The accusation came on the last day of bitter campaigning between the two main architects of last year’s victory over the Tamil Tiger rebels — the incumbent President Mahinda Rajapaksa and former army chief Sarath Fonseka — who are vying for the presidency at Tuesday’s vote.

Election-related violence has marred the campaign for weeks. Five people have been killed and 78 wounded since December, according to a local group tracking the violence.

Fonseka accused Rajapaksa’s party of planning to stir up violence to help it win the vote. “The violence will reduce voter attendance, than the rigging will take place,” he said.

A government spokesman, Keheliya Rambukwella, denied the opposition’s allegation.

“They know that there is an imminent defeat and this is their usual excuse to cover up a humiliating defeat,” Rambukwella said.

Tuesday’s is the country’s first presidential election since the defeat of the Tamil Tiger rebels after decades of war. Both candidates have tried to cash in politically on their popularity among the Sinhalese majority for crushing the long-running insurgency.

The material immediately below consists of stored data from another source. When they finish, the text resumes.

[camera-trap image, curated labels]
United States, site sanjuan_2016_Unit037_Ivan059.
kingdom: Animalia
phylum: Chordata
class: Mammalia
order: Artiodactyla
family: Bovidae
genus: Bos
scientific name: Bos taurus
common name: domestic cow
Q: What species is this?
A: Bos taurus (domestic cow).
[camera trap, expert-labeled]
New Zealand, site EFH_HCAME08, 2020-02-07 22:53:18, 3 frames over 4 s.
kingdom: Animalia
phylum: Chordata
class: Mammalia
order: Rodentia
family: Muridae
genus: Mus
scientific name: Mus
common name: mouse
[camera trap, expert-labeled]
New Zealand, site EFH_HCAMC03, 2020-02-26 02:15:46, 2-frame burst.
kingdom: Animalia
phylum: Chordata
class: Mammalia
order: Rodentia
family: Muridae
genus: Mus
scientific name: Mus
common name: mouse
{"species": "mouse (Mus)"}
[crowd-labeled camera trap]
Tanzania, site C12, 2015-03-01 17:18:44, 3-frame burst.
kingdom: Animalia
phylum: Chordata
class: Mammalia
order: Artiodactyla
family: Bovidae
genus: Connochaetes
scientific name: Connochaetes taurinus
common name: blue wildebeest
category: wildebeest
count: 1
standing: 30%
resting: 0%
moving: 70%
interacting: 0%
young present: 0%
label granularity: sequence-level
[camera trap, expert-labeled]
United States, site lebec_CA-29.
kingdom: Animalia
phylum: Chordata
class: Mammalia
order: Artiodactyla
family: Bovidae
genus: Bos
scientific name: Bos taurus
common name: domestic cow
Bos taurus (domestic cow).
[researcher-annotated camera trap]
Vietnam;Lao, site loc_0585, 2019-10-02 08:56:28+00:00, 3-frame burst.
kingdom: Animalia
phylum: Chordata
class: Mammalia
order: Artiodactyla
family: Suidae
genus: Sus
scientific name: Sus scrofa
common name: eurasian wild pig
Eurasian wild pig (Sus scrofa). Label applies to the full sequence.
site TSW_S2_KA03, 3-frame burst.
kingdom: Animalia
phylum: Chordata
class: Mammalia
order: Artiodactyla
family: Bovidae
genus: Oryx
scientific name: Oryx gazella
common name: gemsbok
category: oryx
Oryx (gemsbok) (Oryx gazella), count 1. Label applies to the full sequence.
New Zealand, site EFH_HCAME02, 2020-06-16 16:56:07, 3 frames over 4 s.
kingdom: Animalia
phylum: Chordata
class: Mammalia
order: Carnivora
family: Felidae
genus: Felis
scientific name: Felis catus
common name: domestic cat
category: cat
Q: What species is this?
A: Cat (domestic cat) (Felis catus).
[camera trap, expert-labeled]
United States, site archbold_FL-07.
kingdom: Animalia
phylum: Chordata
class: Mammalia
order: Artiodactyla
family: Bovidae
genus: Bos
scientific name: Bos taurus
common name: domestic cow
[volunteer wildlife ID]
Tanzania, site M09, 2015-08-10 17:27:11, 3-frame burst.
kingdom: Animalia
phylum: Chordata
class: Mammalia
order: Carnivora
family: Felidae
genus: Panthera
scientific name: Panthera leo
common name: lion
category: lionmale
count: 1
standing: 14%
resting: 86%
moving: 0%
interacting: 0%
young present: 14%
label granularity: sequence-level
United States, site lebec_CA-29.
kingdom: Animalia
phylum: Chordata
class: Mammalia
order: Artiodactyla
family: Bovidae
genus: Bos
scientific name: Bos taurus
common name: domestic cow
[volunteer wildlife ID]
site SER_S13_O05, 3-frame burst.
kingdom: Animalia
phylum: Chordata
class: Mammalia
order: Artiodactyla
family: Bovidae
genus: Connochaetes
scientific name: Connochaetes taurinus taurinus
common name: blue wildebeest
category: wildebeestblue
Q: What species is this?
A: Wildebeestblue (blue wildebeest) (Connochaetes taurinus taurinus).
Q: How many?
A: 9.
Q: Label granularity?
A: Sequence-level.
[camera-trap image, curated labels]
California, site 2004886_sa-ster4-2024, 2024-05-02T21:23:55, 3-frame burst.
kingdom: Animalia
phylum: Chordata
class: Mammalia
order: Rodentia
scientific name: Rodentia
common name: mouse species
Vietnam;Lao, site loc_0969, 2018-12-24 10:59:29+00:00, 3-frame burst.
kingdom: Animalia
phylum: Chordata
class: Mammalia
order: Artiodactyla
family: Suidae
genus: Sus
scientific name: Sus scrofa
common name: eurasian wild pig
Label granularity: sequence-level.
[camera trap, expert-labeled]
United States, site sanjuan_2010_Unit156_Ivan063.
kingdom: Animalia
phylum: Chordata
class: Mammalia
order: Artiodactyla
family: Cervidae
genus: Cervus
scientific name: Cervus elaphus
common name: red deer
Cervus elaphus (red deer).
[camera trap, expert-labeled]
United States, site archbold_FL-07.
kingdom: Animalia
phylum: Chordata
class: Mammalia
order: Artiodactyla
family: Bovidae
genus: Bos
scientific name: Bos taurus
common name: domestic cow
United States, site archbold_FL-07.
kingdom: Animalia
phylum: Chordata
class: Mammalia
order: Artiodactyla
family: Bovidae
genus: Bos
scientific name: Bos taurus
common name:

Some 80,000 to 100,000 people were killed during the 25-year campaign by the Tiger rebels for an independent state for the ethnic Tamil minority in the country’s north and east.

With the race between the two believed to be tight, both have also courted the Tamil minority, who make up about 18 percent of the population and whose members bore the brunt of the bloody conflict. The Tamil vote could be crucial to secure either candidate’s victory. The main Tamil political party is supporting Fonseka.

Fonseka, who was the army chief between 2005 until 2009, also accused the government of publicly using senior members of the security forces to boost the ruling party’s election chances.

Ranil Wickremesinghe, a key opposition leader and a former prime minister, said the opposition will launch street demonstrations if the vote is tainted.

“We will all get onto the street if they are not democratic,” Wickremesinghe said, speaking about the elections.

Sri Lanka’s elections chief, Dayananda Dissanayake, said authorities have taken all measures to prevent voting fraud, and urged security forces to ensure the safety of voters.